Giovanni Battista Palumba, also known as the Master I.B. with a Bird (or the Bird etc.), was an Italian printmaker active in the early 16th century, making both engravings and woodcuts; he is generally attributed with respectively 14 and 11 of these.[1] He appears to have come from northern Italy, but later worked in Rome.[2] He specialized in subjects from classical mythology,[3] as well as the inevitable religious subjects. Despite his relatively small output, he was a sophisticated artist, whose style shows a number of influences and changes, reflecting awareness of the currents in artistic style at the start of the High Renaissance.[4] The signed prints are usually dated to around 1500–1511.[5]

His earlier name comes from the monogram with which most of his prints are signed, the initials IB followed by a small image of a pigeon-like bird. The Italian word palumbo means 'pigeon' (the Latin name of the common wood pigeon is Columba palumbus), and in Latin the initial for Giovanni ('John' in English) is I, for Iohannes.[6] He is not to be confused with the Master I.B., a German printmaker active in Nuremberg c. 1523–1530.

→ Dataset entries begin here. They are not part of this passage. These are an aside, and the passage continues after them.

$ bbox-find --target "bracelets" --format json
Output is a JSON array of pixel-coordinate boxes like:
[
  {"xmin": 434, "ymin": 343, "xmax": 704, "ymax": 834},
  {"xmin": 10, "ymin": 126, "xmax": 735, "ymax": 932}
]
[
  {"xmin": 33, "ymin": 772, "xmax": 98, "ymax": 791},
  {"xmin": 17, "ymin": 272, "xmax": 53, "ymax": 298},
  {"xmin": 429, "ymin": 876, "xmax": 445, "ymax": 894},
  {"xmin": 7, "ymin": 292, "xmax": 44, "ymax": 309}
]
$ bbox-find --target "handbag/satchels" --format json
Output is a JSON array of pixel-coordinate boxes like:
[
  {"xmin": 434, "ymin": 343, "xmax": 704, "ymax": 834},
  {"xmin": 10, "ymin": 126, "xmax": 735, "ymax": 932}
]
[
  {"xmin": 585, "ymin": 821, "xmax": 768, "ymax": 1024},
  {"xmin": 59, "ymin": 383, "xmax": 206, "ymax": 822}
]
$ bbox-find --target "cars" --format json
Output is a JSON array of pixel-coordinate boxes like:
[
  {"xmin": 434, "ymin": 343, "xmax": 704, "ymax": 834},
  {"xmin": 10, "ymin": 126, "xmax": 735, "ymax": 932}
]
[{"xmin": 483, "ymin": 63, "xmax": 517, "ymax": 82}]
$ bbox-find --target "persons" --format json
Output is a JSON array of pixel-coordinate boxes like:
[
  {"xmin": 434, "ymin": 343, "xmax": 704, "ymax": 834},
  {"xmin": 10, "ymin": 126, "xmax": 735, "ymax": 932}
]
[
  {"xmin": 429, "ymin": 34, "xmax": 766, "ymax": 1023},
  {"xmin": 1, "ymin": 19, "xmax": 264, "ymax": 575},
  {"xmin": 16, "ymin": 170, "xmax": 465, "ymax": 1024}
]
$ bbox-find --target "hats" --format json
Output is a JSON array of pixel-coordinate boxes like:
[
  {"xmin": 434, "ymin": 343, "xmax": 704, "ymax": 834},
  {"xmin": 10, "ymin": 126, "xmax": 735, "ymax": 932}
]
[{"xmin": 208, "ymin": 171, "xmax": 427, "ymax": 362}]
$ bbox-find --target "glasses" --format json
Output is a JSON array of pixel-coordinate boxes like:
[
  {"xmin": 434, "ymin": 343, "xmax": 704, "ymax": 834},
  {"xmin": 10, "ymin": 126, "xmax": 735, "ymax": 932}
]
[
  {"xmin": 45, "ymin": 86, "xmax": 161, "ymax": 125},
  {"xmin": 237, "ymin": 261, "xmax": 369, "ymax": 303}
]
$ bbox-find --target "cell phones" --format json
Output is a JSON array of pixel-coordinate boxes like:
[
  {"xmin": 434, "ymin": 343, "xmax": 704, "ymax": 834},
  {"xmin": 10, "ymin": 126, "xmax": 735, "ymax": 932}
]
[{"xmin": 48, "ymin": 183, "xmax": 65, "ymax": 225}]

Atalanta and Meleager hunting the Calydonian boar, woodcut, Palumba's largest (270 × 445 mm) and perhaps most accomplished print.[7]

He is also attributed with various woodcuts for book illustrations from both before and after the 1500s, though all of these are rejected by some, and he is generally accepted as the author of a drawing in the British Museum related to his print of Leda and the Swan, with their Children.

  1. ^ Oberhuber, 440; Zucker, 74 and note. There are minor discrepancies, with both of these rejecting an engraving of Venus and Cupid.
  2. ^ Zucker, 74–75
  3. ^ Oberhuber, 442
  4. ^ Hind (1935), 440; Zucker, 75
  5. ^ Oberhuber, 445; Zucker, 75; BM says "1500–1520" in the biographical details, but 1500–1510 or −1515 for individual prints.